Students can complete their lower cognitive level work before class starts. When they come to class, they will engage in the higher cognitive material with their peers and the teacher, making the process easier.
Why Flip the Classroom in the First Place?
There are several reasons why the classroom should be flipped. For starters, it helps students that work on busier schedules manage their workloads since they will have to spend less time on their homework at home and more time doing their other activities, be them extramural or extracurricular.
Flipping the classroom also improves the interaction between students and teachers, as there is more space to ask questions and discuss the higher-cognitive work in class. These questions then translate to a better understanding of the material and an easier time completing homework assignments.
Flipping the classroom also helps educate parents, as they begin to understand that learning is not meant to take place at home, but in the classroom.
How to Flip Your Classroom
The first step to flipping the classroom is to plan. You will have to determine which lesson you want to flip in particular. Outline the key learning outcomes, and put together a lesson plan before you do anything else.
Then, you need to record. Instead of teaching your flipped lesson in-person, create a video. A screencast should do just fine, and you’ll need to ensure that it includes all of the essential elements you would mention in class.
However, you should not make a video just for the sake of making one – only when you feel a video is appropriate and beneficial to the class. This will depend on the educational goals of your lesson.
Next, it’s time to share the video with your students. Ensure that it is clear and engaging and explain that all of the video content will be discussed thoroughly in class. Once the lesson has been viewed, they will be prepared to discuss it in-depth.

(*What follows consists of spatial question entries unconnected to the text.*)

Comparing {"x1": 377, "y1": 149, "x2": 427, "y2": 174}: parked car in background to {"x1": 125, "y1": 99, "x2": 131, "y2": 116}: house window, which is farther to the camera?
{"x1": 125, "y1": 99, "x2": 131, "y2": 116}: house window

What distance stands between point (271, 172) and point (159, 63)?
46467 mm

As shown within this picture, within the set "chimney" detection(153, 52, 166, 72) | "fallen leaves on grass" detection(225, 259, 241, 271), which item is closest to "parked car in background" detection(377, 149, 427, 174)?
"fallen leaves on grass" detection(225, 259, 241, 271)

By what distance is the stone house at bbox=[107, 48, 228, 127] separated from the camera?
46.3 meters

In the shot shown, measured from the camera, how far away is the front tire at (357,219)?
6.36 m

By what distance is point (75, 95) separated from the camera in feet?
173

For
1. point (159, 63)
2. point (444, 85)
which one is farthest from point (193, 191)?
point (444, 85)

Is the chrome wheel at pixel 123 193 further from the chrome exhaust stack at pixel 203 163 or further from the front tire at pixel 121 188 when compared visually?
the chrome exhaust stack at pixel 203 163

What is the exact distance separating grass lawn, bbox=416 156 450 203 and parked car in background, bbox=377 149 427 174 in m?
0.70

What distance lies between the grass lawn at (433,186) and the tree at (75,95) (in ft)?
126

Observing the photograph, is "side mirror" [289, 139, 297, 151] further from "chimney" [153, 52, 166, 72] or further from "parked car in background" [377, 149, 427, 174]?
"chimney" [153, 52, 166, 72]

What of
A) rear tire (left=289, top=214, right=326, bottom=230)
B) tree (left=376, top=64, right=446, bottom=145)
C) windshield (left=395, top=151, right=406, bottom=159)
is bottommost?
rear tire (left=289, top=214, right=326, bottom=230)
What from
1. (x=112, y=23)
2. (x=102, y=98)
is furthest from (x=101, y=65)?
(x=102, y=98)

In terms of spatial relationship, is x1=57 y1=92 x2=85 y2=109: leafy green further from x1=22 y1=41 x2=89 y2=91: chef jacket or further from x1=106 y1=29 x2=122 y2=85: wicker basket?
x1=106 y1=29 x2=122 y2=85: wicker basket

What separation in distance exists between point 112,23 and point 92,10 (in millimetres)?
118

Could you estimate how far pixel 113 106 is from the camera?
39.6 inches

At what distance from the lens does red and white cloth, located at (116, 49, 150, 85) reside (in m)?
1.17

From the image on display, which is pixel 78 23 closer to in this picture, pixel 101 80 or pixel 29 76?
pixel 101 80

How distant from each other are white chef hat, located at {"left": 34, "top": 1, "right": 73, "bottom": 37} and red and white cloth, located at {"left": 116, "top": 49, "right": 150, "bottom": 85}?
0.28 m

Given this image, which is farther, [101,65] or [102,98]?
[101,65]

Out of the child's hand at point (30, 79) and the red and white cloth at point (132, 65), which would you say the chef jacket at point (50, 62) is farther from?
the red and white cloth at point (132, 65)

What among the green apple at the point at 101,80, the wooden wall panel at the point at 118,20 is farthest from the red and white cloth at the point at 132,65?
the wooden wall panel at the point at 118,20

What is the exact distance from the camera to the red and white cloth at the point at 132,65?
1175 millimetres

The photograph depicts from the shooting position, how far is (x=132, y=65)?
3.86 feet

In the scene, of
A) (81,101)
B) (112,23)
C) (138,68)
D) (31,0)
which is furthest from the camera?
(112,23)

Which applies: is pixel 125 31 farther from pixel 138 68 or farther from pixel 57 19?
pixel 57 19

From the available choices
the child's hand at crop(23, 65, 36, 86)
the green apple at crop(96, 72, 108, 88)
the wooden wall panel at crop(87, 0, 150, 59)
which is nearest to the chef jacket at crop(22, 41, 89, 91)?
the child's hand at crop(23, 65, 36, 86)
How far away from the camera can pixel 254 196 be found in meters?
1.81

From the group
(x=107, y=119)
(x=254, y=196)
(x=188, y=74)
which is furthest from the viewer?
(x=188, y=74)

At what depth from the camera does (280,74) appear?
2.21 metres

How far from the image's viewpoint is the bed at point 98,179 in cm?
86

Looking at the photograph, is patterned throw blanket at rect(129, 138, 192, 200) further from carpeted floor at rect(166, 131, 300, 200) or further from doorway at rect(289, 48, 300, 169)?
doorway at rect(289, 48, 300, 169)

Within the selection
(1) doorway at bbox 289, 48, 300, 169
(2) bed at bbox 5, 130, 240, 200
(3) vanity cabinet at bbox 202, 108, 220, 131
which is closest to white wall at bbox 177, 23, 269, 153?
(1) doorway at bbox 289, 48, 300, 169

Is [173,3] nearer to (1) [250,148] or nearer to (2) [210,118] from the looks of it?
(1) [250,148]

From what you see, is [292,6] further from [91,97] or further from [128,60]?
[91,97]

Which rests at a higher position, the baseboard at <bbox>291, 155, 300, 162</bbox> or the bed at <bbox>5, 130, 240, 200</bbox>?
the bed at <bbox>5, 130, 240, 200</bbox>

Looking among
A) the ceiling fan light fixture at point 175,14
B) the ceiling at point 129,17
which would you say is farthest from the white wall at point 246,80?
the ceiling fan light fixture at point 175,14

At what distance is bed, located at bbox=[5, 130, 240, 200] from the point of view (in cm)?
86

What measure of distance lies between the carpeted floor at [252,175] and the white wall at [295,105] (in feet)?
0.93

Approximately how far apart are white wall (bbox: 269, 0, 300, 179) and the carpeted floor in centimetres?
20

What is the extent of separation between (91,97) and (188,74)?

To discuss the material effectively, separate into groups, and give each group a task relating to the material. Once all tasks are complete, regroup the class and discuss what was learned.
Can You Flip a Virtual Classroom?
If you’re using a virtual classroom platform, like Pedagogue, for instance, then you might want to know if it’s possible to flip it. It can be done, but the process is twofold.
First, you will need to design work that should be done before the live virtual class begins. This work should prepare the learners for what will be discussed when the class starts. The second is the class itself, to leverage higher levels of interactive learning.
This article has an excellent tutorial on how to flip the virtual classroom.
While flipping the classroom will change learners’ educational experience for the better, it requires some work and careful preparation. However, if you manage to pull it off successfully, you’ll never look back.